## Start

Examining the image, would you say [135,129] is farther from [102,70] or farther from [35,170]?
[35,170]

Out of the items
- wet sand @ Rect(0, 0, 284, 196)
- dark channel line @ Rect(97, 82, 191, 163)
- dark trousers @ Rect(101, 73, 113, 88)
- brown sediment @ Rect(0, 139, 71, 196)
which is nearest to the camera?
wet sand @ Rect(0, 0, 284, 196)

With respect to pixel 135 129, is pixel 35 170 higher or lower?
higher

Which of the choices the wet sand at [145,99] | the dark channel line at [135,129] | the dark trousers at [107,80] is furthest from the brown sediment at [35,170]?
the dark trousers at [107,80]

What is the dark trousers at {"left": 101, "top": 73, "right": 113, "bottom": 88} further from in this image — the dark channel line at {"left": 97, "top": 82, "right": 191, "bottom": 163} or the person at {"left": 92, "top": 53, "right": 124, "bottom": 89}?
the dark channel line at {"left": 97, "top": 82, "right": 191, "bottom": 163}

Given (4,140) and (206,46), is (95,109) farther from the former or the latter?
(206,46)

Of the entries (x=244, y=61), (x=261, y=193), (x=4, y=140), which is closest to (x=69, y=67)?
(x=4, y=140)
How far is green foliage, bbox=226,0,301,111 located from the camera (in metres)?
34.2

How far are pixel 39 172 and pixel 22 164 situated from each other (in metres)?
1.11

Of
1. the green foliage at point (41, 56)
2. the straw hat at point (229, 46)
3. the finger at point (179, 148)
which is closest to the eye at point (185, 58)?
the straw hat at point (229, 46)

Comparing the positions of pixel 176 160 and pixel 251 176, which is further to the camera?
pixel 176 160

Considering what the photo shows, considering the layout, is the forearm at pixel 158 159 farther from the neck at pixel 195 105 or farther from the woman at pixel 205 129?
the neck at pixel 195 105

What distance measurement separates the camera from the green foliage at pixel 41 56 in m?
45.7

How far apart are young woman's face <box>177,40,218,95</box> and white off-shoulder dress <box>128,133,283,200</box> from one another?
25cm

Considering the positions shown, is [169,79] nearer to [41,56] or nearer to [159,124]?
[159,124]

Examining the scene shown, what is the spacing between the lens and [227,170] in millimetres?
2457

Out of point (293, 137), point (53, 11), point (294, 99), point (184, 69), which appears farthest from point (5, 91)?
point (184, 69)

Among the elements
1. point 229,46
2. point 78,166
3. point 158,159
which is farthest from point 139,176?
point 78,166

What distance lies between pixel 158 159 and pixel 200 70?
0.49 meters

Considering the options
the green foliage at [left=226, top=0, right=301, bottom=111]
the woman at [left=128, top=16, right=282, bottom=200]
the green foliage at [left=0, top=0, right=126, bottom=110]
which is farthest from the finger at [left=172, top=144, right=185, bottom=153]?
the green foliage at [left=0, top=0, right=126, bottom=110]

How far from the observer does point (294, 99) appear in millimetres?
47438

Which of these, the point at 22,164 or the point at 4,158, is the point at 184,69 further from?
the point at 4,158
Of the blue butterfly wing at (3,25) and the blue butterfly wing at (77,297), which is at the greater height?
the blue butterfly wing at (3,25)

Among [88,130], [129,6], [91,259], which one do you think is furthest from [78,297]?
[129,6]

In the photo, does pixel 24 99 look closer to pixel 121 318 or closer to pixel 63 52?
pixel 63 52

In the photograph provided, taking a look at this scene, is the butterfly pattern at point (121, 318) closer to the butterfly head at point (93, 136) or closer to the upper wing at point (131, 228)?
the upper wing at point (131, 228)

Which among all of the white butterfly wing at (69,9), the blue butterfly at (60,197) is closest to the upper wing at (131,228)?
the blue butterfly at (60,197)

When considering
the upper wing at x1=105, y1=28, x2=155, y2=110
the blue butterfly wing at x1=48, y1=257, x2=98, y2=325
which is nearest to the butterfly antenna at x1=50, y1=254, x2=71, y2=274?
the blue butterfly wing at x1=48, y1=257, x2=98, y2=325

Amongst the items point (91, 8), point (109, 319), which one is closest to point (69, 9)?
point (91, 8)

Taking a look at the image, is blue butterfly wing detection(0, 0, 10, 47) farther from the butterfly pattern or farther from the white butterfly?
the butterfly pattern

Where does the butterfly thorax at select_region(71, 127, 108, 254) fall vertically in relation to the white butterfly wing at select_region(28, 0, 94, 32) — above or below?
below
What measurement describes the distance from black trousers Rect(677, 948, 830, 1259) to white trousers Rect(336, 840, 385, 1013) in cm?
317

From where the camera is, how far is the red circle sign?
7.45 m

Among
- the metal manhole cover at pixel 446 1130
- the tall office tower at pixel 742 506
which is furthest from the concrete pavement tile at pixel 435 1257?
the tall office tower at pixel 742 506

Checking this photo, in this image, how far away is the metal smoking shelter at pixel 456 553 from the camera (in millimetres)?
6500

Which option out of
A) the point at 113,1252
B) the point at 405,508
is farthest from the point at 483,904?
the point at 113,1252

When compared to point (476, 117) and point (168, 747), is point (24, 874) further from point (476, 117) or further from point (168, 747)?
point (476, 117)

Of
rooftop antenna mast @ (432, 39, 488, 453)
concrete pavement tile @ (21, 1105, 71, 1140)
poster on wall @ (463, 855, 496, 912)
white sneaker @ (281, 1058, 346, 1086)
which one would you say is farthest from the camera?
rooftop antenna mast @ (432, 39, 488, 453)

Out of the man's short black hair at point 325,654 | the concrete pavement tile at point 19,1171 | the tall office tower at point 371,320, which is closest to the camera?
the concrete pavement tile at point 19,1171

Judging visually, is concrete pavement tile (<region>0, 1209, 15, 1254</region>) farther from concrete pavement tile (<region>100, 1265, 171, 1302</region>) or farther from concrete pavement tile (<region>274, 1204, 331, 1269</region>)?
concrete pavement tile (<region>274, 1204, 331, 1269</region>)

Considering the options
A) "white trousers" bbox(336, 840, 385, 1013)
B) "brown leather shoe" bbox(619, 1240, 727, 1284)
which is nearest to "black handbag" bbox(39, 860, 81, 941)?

## End

**Stated problem:**
Would you reproduce all the entries exactly?

**Task solution:**
Examining the image, would you say [135,129] is farther from [102,70] or farther from [35,170]?
[35,170]

Out of the items
- wet sand @ Rect(0, 0, 284, 196)
- dark channel line @ Rect(97, 82, 191, 163)
- dark trousers @ Rect(101, 73, 113, 88)
- brown sediment @ Rect(0, 139, 71, 196)
which is nearest to the camera?
wet sand @ Rect(0, 0, 284, 196)

With respect to pixel 135 129, is pixel 35 170 higher or lower?
higher

Which of the choices the wet sand at [145,99] | the dark channel line at [135,129] | the dark trousers at [107,80] is furthest from the brown sediment at [35,170]?
the dark trousers at [107,80]

What is the dark trousers at {"left": 101, "top": 73, "right": 113, "bottom": 88} further from in this image — the dark channel line at {"left": 97, "top": 82, "right": 191, "bottom": 163} or the person at {"left": 92, "top": 53, "right": 124, "bottom": 89}?
the dark channel line at {"left": 97, "top": 82, "right": 191, "bottom": 163}

Given (4,140) and (206,46), is (95,109) farther from the former or the latter?
(206,46)

Of the entries (x=244, y=61), (x=261, y=193), (x=4, y=140), which is closest to (x=69, y=67)?
(x=4, y=140)
How far is green foliage, bbox=226,0,301,111 located from the camera (in metres)?
34.2

How far are pixel 39 172 and pixel 22 164 situated from each other (in metres)?
1.11

Of
1. the green foliage at point (41, 56)
2. the straw hat at point (229, 46)
3. the finger at point (179, 148)
which is closest to the eye at point (185, 58)?
the straw hat at point (229, 46)

Comparing the positions of pixel 176 160 and pixel 251 176, which is further to the camera?
pixel 176 160

Considering what the photo shows, considering the layout, is the forearm at pixel 158 159 farther from the neck at pixel 195 105 or farther from the woman at pixel 205 129?
the neck at pixel 195 105

What distance measurement separates the camera from the green foliage at pixel 41 56 in m?
45.7

How far apart are young woman's face <box>177,40,218,95</box> and white off-shoulder dress <box>128,133,283,200</box> from one another?
25cm

Considering the positions shown, is [169,79] nearer to [41,56] or nearer to [159,124]?
[159,124]

Examining the scene shown, what is the spacing between the lens and [227,170] in millimetres?
2457

Out of point (293, 137), point (53, 11), point (294, 99), point (184, 69), which appears farthest from point (5, 91)?
point (184, 69)

Among the elements
1. point 229,46
2. point 78,166
3. point 158,159
which is farthest from point 139,176?
point 78,166

What distance lies between pixel 158 159 and pixel 200 70?
0.49 meters

Considering the options
the green foliage at [left=226, top=0, right=301, bottom=111]
the woman at [left=128, top=16, right=282, bottom=200]
the green foliage at [left=0, top=0, right=126, bottom=110]
which is farthest from the finger at [left=172, top=144, right=185, bottom=153]?
the green foliage at [left=0, top=0, right=126, bottom=110]

How far from the observer does point (294, 99) appear in millimetres?
47438

Which of these, the point at 22,164 or the point at 4,158, is the point at 184,69 further from?
the point at 4,158
Of the blue butterfly wing at (3,25) and the blue butterfly wing at (77,297), which is at the greater height?
the blue butterfly wing at (3,25)

Among [88,130], [129,6], [91,259], which one do you think is furthest from [78,297]?
[129,6]

In the photo, does pixel 24 99 look closer to pixel 121 318 or closer to pixel 63 52?
pixel 63 52

In the photograph provided, taking a look at this scene, is the butterfly pattern at point (121, 318) closer to the butterfly head at point (93, 136) or closer to the upper wing at point (131, 228)?
the upper wing at point (131, 228)

Which among all of the white butterfly wing at (69,9), the blue butterfly at (60,197) is closest to the upper wing at (131,228)?
the blue butterfly at (60,197)

When considering
the upper wing at x1=105, y1=28, x2=155, y2=110
the blue butterfly wing at x1=48, y1=257, x2=98, y2=325
which is nearest to the butterfly antenna at x1=50, y1=254, x2=71, y2=274?
the blue butterfly wing at x1=48, y1=257, x2=98, y2=325

Amongst the items point (91, 8), point (109, 319), which one is closest to point (69, 9)?
point (91, 8)

Taking a look at the image, is blue butterfly wing detection(0, 0, 10, 47) farther from the butterfly pattern or farther from the white butterfly?
the butterfly pattern

Where does the butterfly thorax at select_region(71, 127, 108, 254) fall vertically in relation to the white butterfly wing at select_region(28, 0, 94, 32) — above or below?
below
What measurement describes the distance from black trousers Rect(677, 948, 830, 1259) to white trousers Rect(336, 840, 385, 1013) in cm?
317

From where the camera is, how far is the red circle sign?
7.45 m

Among
- the metal manhole cover at pixel 446 1130
- the tall office tower at pixel 742 506
which is furthest from the concrete pavement tile at pixel 435 1257?
the tall office tower at pixel 742 506

Checking this photo, in this image, how far away is the metal smoking shelter at pixel 456 553 from the camera (in millimetres)?
6500

Which option out of
A) the point at 113,1252
B) the point at 405,508
is farthest from the point at 483,904?
the point at 113,1252

When compared to point (476, 117) and point (168, 747), is point (24, 874) further from point (476, 117) or further from point (168, 747)?
point (476, 117)

Of
rooftop antenna mast @ (432, 39, 488, 453)
concrete pavement tile @ (21, 1105, 71, 1140)
poster on wall @ (463, 855, 496, 912)
white sneaker @ (281, 1058, 346, 1086)
which one would you say is farthest from the camera?
rooftop antenna mast @ (432, 39, 488, 453)

Out of the man's short black hair at point 325,654 | the concrete pavement tile at point 19,1171 | the tall office tower at point 371,320, which is closest to the camera?
the concrete pavement tile at point 19,1171

Judging visually, is concrete pavement tile (<region>0, 1209, 15, 1254</region>) farther from concrete pavement tile (<region>100, 1265, 171, 1302</region>) or farther from concrete pavement tile (<region>274, 1204, 331, 1269</region>)?
concrete pavement tile (<region>274, 1204, 331, 1269</region>)

Considering the options
A) "white trousers" bbox(336, 840, 385, 1013)
B) "brown leather shoe" bbox(619, 1240, 727, 1284)
which is nearest to "black handbag" bbox(39, 860, 81, 941)?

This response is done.